Reading the book became, almost instantly and unceasingly, an extremely personal and emotional experience. Issues I'd been mulling -- post-graduate anxieties, questions of mental health, unease with prosperity -- all occur and recur throughout the novel. That Franzen and I both come from the same leafy St. Louis suburb, and that the book seems to take on heavily autobiographical aspects (a suspicion confirmed by various comments made by Mr. Franzen, including in a speech this past February at my very recent alma mater, Kenyon College, repeated almost word-for-word (here) heightened my identification with the novel and increased my distress. I say distress because reading The Corrections is not necessarily a comfortable or happy experience. Chapter by chapter, my personal discomforts and anxieties were often exacerbated as Mr. Franzen explored the often messy relations of the Lambert family.

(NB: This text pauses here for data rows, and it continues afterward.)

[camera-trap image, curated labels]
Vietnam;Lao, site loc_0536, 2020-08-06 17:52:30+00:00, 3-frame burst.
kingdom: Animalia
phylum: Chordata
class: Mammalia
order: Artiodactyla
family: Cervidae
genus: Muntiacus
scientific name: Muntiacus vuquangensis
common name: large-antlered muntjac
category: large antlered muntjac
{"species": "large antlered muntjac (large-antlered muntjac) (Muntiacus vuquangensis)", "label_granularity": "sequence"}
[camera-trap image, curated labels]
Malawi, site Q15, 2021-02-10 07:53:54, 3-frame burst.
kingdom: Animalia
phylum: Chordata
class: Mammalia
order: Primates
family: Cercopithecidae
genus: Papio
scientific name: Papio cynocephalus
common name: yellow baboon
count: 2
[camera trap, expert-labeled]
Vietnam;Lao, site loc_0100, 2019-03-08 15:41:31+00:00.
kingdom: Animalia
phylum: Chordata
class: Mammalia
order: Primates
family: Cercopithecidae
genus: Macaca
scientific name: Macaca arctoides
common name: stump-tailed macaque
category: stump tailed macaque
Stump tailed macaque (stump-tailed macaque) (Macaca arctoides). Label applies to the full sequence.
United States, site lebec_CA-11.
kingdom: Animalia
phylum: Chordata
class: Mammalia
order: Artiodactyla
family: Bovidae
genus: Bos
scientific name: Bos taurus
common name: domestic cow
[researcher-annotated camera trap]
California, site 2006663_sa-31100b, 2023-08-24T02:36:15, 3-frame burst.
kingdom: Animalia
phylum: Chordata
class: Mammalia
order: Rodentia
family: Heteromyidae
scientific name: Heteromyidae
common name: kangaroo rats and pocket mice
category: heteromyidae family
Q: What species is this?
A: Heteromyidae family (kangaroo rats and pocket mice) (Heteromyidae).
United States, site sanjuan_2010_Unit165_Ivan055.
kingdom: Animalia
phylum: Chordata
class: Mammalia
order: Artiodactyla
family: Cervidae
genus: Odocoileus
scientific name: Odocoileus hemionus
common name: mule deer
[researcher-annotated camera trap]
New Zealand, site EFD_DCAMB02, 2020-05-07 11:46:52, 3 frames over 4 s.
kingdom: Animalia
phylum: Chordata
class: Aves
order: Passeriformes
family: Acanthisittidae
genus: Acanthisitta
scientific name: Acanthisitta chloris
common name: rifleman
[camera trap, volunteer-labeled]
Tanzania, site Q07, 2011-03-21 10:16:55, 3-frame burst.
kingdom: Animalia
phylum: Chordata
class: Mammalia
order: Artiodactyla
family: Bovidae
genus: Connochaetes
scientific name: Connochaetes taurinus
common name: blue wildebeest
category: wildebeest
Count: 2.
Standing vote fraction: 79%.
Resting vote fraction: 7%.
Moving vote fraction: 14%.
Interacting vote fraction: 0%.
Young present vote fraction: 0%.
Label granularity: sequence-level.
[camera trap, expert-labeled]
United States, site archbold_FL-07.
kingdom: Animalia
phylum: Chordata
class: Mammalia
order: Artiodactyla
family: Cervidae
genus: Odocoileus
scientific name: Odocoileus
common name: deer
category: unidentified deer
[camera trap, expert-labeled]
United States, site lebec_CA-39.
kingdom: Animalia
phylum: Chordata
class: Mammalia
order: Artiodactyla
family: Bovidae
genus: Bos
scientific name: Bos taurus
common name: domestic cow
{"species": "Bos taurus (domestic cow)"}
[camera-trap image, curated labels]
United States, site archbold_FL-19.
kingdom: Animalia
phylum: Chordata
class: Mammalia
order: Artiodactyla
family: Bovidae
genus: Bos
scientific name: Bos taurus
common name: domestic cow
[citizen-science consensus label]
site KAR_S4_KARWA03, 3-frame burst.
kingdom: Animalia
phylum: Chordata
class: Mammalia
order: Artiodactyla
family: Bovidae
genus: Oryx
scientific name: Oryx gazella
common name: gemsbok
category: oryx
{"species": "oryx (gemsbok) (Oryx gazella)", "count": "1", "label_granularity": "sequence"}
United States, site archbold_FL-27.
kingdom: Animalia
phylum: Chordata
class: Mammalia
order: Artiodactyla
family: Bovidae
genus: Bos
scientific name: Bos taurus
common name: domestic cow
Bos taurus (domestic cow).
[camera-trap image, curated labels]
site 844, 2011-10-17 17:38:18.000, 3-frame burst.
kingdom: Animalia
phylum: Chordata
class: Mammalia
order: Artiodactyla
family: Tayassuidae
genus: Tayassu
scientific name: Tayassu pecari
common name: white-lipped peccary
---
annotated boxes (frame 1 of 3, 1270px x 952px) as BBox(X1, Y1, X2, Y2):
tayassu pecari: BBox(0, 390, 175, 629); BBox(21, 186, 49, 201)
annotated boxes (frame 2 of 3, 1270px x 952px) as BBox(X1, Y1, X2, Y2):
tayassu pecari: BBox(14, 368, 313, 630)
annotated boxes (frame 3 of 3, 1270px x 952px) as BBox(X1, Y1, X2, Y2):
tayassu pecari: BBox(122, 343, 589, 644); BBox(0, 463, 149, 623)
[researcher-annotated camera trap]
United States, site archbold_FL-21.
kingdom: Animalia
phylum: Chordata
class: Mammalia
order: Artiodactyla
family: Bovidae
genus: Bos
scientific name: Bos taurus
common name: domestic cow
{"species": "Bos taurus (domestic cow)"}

The Corrections also speaks, as a number of reviews have pointed out, to a particular historical moment. Published in 2002, the novel was received with rave reviews, earned Franzen a National Book Award, and was named a semi-finalist for the Pulitzer Prize. The first novel Franzen published since 1992's Strong Motion, The Corrections also elevated Franzen to the status of Serious Writer. The novel was written during a period of intense optimism, prosperity, and confidence in technology. Yet the intense sense of anxiety which pervades the novel seemed to speak to a sense of unease. Released shortly after the September 11th terrorist attacks and as the economic recession began to settle on the U.S., the novel addressed a nation whose entire self-conception was being radically re-examined. From this vantage, the work can be seen as literary prophecy, suggesting the exuberance of late nineties America only served to mask -- and not allay -- our anxieties. Yet the value of The Corrections extends well beyond its meaning as a historical document or cultural phenomenon. Nearly a decade after it was first published, the novel still retains its vitality in its smaller perceptions. Hailed as a book that spoke to the moment, The Corrections also transcends it.
For the novel's characters, the prosperity and personal material comfort brought by the tech-stock bubble are far more menacing than promising. Chip Lambert, a failed academic with a PhD in English heavy on critical theory, once remarks that everyone but him seems to be getting rich. The rest of the family appears to feel the same way. Having each, to a certain degree, sacrificed promises of wealth for other concerns, each of the Lamberts in turn worries that the things they sacrificed it for are ultimately unworthy. Along the way, concerns that their own fragile mental states drive their desires -- and that these desires are pharmaceutically alterable -- plague the children and their mother, Enid. Only the family patriarch Albert, through a firm resolve and increasing resignation, holds desperately to a sense of his life's moral correctness.
The Corrections is a novel full of anxiety, depression, and fear. In touching on all our own apprehensions, the book raises questions without offering answers. It cracks open the chest of our highly technologized society without suturing up the wound. Yet in laying bare a vision of our private selves, Franzen has done us a great service. However uncomfortable, The Corrections remains a book well worth reading.